- **EXERCISE DATA**:
........
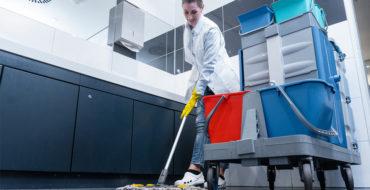 Mulher limpando o banheiro da empresa de luvas amarelas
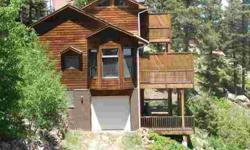 Perfect mountain home or vacation getaway on almost 3 acres of trees and large boulders with breathtaking views. Cozy, covered front porch and three decks for easy outdoor living. Custom designed two story cedar mountain contemporary design, lots of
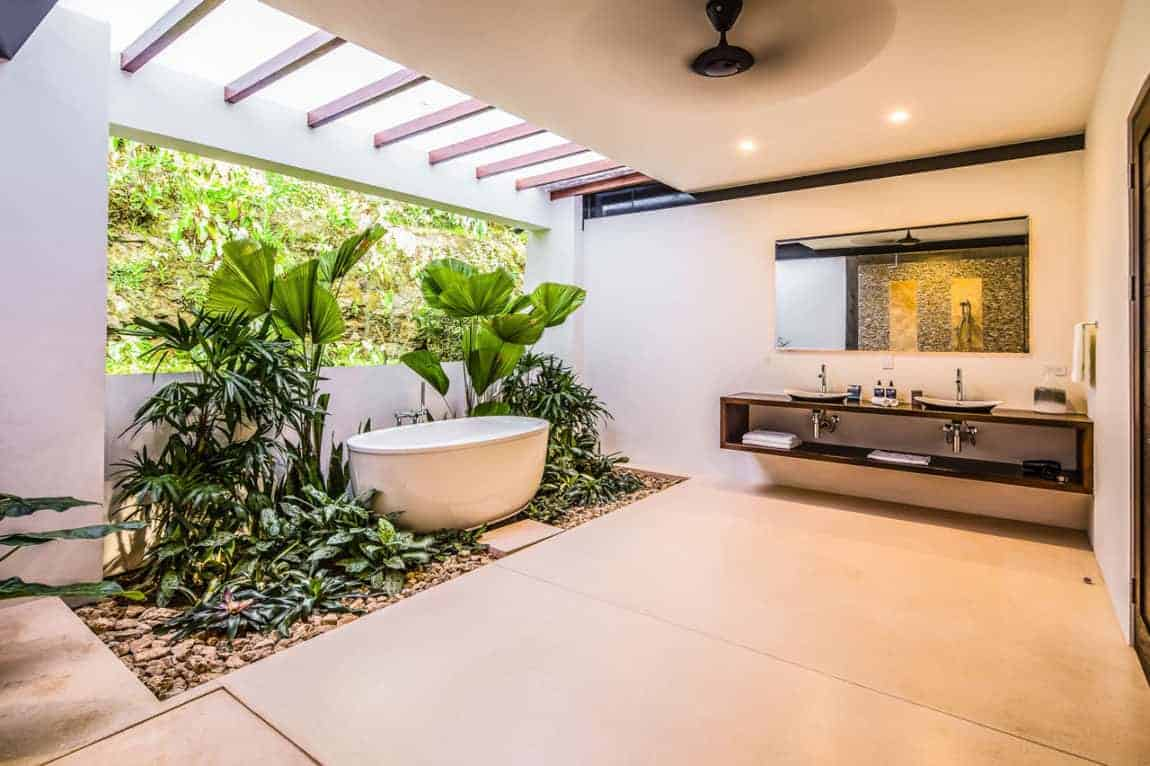 This gorgeous Tropical-style bathroom has a miniature tropical garden surrounding the freestanding bathtub with its area illuminated by natural lights cascading from the skylights above and the wide window behind it. This is paired with a wooden floating vanity with two simple sinks.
........
- **PROBLEM REQUIREMENTS**:
These lines alone form the answer: the one containing "Perfect mountain home" and every line after it through the end of the material, exactly as written, pictures left out.

- **THE COMPLETED TASK**:
 Perfect mountain home or vacation getaway on almost 3 acres of trees and large boulders with breathtaking views. Cozy, covered front porch and three decks for easy outdoor living. Custom designed two story cedar mountain contemporary design, lots of
 This gorgeous Tropical-style bathroom has a miniature tropical garden surrounding the freestanding bathtub with its area illuminated by natural lights cascading from the skylights above and the wide window behind it. This is paired with a wooden floating vanity with two simple sinks.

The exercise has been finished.